━━━━━ MATERIAL

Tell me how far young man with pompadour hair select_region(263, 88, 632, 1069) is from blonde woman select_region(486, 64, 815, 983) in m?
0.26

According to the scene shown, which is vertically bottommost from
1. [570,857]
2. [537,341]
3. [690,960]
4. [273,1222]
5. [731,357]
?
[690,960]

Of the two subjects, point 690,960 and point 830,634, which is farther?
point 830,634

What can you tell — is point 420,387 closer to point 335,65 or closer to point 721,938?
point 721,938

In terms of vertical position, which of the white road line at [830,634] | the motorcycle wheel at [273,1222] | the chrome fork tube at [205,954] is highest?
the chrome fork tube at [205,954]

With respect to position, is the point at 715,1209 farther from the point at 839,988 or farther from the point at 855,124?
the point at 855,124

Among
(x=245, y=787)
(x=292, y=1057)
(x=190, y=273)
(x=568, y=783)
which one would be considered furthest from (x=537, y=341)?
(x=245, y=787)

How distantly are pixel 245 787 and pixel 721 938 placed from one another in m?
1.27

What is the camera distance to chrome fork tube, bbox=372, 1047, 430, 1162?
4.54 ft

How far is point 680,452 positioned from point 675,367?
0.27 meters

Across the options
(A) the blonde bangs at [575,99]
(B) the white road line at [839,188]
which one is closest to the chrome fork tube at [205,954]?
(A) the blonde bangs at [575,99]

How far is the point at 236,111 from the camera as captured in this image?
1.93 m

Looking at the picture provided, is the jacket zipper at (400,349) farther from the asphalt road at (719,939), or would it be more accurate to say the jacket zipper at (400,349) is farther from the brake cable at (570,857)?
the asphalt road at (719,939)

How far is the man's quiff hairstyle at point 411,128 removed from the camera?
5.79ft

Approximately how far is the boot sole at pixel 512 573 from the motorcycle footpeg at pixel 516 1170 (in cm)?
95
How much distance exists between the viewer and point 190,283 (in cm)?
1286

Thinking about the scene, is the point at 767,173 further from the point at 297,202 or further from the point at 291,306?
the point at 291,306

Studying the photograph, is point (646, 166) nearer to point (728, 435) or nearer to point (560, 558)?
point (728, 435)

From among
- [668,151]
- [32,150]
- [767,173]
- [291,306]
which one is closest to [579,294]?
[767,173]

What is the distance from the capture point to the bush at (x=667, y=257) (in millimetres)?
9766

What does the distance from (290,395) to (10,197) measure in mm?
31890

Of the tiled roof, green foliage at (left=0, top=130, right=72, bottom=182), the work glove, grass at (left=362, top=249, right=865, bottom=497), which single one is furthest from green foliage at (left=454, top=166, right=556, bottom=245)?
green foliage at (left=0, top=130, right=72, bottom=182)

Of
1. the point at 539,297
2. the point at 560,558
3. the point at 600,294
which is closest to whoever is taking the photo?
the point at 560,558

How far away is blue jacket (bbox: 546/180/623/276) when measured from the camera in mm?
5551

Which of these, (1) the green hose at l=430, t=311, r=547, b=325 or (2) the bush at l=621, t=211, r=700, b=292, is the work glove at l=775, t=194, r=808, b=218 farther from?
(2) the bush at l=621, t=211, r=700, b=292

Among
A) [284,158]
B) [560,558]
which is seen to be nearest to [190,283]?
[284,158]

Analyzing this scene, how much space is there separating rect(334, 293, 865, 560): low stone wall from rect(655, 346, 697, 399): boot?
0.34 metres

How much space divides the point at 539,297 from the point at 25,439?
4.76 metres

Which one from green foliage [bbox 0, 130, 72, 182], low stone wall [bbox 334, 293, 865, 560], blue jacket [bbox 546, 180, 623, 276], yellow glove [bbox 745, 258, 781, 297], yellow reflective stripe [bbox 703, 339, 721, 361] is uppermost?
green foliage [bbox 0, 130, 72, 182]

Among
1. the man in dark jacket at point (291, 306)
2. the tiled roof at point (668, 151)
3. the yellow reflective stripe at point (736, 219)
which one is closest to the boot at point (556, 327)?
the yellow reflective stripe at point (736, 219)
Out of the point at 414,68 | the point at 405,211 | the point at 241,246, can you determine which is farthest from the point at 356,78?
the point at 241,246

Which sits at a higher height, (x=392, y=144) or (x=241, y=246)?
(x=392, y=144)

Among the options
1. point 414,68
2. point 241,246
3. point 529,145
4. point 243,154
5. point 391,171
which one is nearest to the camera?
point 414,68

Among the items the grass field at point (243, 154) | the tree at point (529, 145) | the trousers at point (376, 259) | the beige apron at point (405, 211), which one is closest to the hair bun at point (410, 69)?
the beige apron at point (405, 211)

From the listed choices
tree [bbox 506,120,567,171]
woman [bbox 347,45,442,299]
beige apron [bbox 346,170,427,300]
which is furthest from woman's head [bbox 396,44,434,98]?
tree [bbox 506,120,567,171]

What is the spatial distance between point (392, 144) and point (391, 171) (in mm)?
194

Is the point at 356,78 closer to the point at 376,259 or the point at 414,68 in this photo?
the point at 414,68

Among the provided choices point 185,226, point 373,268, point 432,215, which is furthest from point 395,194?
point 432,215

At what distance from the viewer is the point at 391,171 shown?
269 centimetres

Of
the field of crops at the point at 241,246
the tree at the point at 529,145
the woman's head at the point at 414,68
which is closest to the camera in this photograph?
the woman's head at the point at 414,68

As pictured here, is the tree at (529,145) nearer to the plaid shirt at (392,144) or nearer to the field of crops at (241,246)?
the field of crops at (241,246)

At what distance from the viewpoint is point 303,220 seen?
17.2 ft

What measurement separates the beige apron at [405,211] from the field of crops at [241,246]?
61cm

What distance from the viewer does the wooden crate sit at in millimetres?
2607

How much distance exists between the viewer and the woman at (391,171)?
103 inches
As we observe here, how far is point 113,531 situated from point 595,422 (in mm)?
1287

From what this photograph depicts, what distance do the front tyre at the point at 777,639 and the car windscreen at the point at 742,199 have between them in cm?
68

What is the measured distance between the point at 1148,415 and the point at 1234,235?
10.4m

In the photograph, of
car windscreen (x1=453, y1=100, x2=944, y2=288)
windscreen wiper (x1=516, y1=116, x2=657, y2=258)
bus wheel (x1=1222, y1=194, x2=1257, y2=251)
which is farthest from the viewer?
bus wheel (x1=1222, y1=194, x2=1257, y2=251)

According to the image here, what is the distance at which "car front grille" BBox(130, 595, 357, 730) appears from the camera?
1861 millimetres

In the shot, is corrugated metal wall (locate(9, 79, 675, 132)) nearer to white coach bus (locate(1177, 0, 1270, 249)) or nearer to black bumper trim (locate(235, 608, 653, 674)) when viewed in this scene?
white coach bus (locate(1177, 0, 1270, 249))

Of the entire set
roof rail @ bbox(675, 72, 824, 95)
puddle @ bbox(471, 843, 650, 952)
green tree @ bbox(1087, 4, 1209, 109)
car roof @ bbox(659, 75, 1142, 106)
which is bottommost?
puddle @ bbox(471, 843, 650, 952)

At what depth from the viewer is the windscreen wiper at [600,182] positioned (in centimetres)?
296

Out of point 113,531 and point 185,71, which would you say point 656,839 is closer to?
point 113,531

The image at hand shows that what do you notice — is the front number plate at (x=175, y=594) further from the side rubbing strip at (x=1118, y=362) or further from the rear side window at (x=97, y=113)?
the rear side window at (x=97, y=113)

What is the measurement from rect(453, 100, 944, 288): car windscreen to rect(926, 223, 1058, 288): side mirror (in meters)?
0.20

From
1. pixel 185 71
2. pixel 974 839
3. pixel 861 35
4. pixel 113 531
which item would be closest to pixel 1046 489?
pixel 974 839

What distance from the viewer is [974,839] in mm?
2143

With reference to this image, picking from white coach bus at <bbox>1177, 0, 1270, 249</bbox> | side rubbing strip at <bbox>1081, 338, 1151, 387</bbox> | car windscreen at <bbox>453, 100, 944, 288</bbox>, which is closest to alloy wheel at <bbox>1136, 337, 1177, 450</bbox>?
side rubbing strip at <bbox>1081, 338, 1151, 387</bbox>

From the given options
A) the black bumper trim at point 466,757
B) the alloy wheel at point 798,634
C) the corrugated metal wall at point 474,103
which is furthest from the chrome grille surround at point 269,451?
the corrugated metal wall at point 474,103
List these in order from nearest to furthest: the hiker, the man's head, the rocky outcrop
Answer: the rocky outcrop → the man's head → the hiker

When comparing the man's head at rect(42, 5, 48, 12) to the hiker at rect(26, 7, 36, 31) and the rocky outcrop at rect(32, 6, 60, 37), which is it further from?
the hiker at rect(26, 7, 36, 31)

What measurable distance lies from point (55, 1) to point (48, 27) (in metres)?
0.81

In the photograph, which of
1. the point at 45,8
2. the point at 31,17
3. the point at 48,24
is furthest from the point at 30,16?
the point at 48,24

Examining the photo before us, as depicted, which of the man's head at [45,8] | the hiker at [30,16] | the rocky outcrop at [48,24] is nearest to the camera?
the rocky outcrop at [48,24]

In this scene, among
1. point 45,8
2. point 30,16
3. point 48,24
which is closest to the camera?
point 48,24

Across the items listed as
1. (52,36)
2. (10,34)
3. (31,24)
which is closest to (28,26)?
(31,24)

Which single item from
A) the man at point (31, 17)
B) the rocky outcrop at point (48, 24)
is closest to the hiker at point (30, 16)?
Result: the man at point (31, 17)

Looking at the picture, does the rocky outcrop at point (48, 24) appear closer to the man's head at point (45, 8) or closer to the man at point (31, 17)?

━━━━━━━━━━

ÜBUNGSAUFGABE:
Überführe die Zeilen der Daten ab der Zeile mit „Across the items listed as“ bis zum Ende der Daten in eine JSON-Liste von Zeichenketten, eine Zeichenkette je Zeile. Leerzeilen bleiben dabei weg.

VOLLSTÄNDIGE ANTWORT:
[
  "Across the items listed as",
  "1. (52,36)",
  "2. (10,34)",
  "3. (31,24)",
  "which is closest to (28,26)?",
  "(31,24)",
  "Which single item from",
  "A) the man at point (31, 17)",
  "B) the rocky outcrop at point (48, 24)",
  "is closest to the hiker at point (30, 16)?",
  "Result: the man at point (31, 17)",
  "Looking at the picture, does the rocky outcrop at point (48, 24) appear closer to the man's head at point (45, 8) or closer to the man at point (31, 17)?"
]